=== Section Start ===

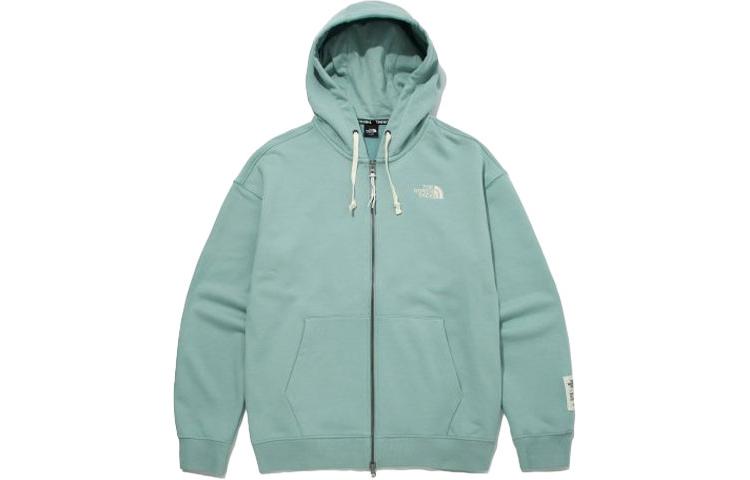 TNF Unisex Chest Logo Hoodie Jacket in Grass Green NJ5JM52C
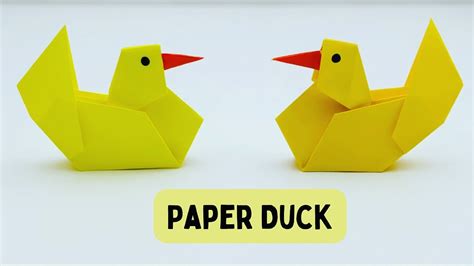 How To Make Moving Paper Duck Toy For Kids Nursery Craft Ideas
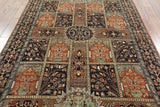 6 X 8 Hand Knotted Fine Serapi Area Rug - Golden Nile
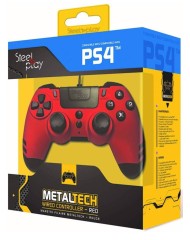 Steelplay Controller Wired Metaltech Rosu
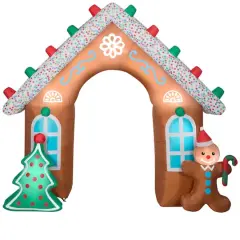 8.5ft. Airblown&reg; Inflatable Christmas Gingerbread Archway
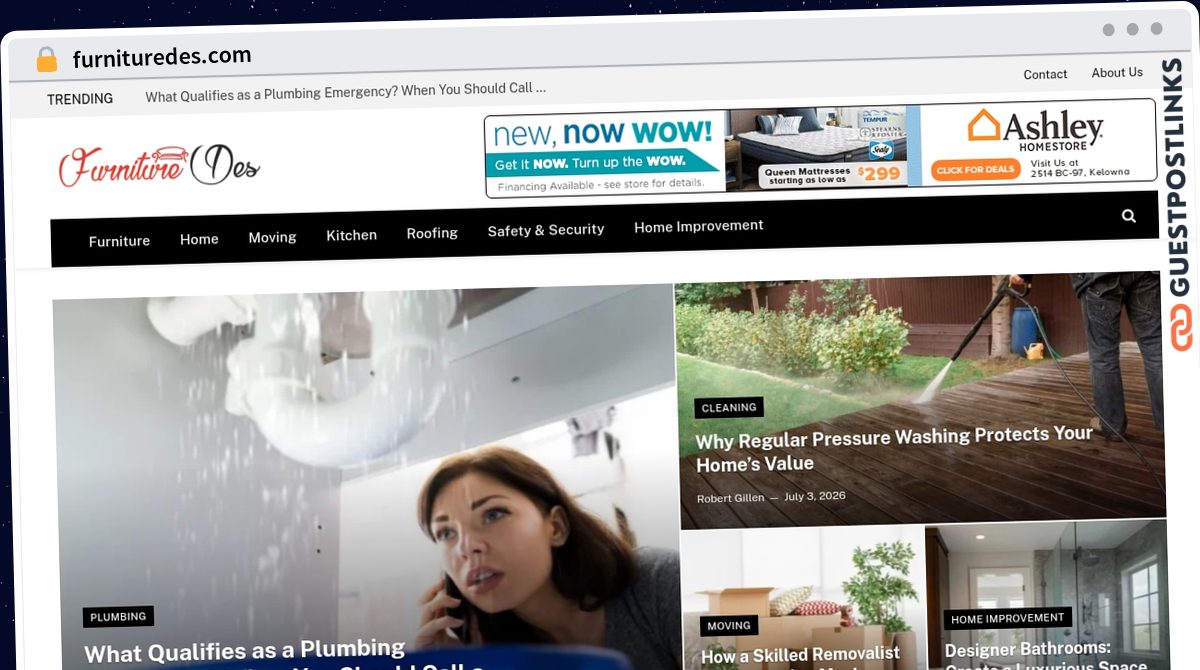 Publish Guest Post on furnituredes.com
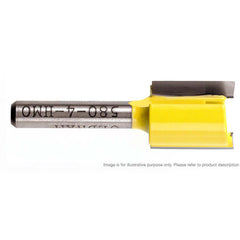 Viper Hinge Mortising Router Cutter, 3-4in D x 1-2in L x 1-4in Shank - No.105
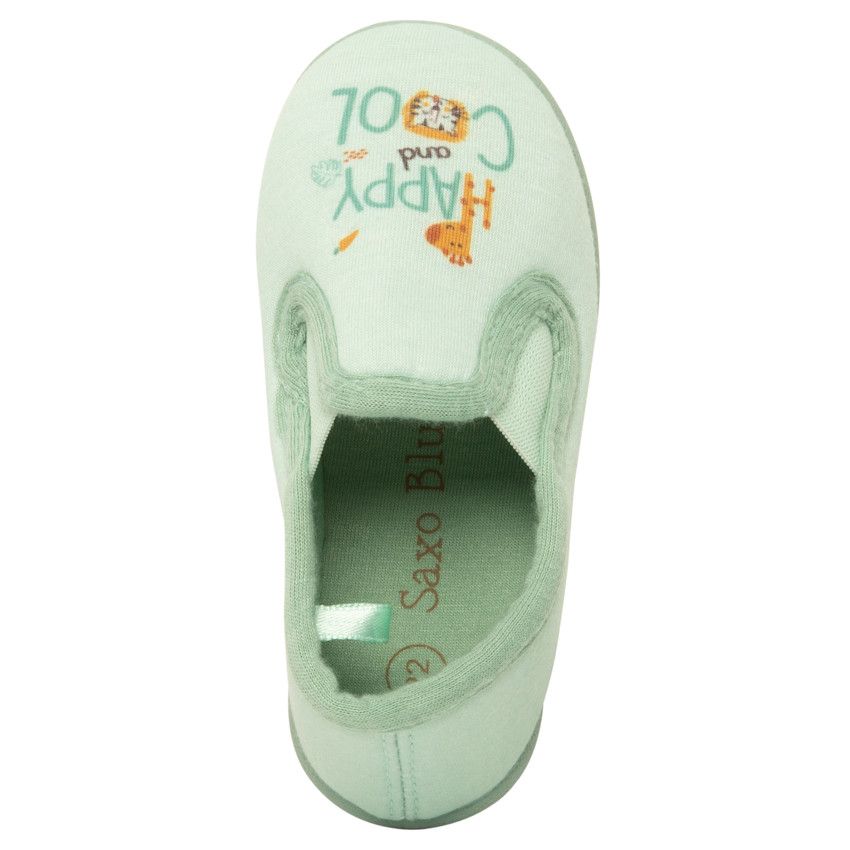 Chaussons bas print jungle pour bébé garçon - Bleu moyen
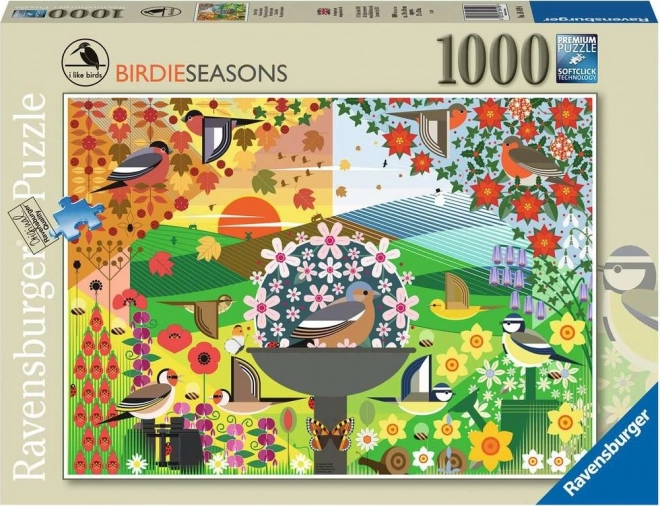 Puzzle Ich mag Vögel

=== Section End ===

ASSIGNMENT -
Copy the nine lines above word for word, leaving out the pictures.

EXERCISE RESULT -
 TNF Unisex Chest Logo Hoodie Jacket in Grass Green NJ5JM52C
 How To Make Moving Paper Duck Toy For Kids Nursery Craft Ideas
 6 X 8 Hand Knotted Fine Serapi Area Rug - Golden Nile
 Steelplay Controller Wired Metaltech Rosu
 8.5ft. Airblown&reg; Inflatable Christmas Gingerbread Archway
 Publish Guest Post on furnituredes.com
 Viper Hinge Mortising Router Cutter, 3-4in D x 1-2in L x 1-4in Shank - No.105
 Chaussons bas print jungle pour bébé garçon - Bleu moyen
 Puzzle Ich mag Vögel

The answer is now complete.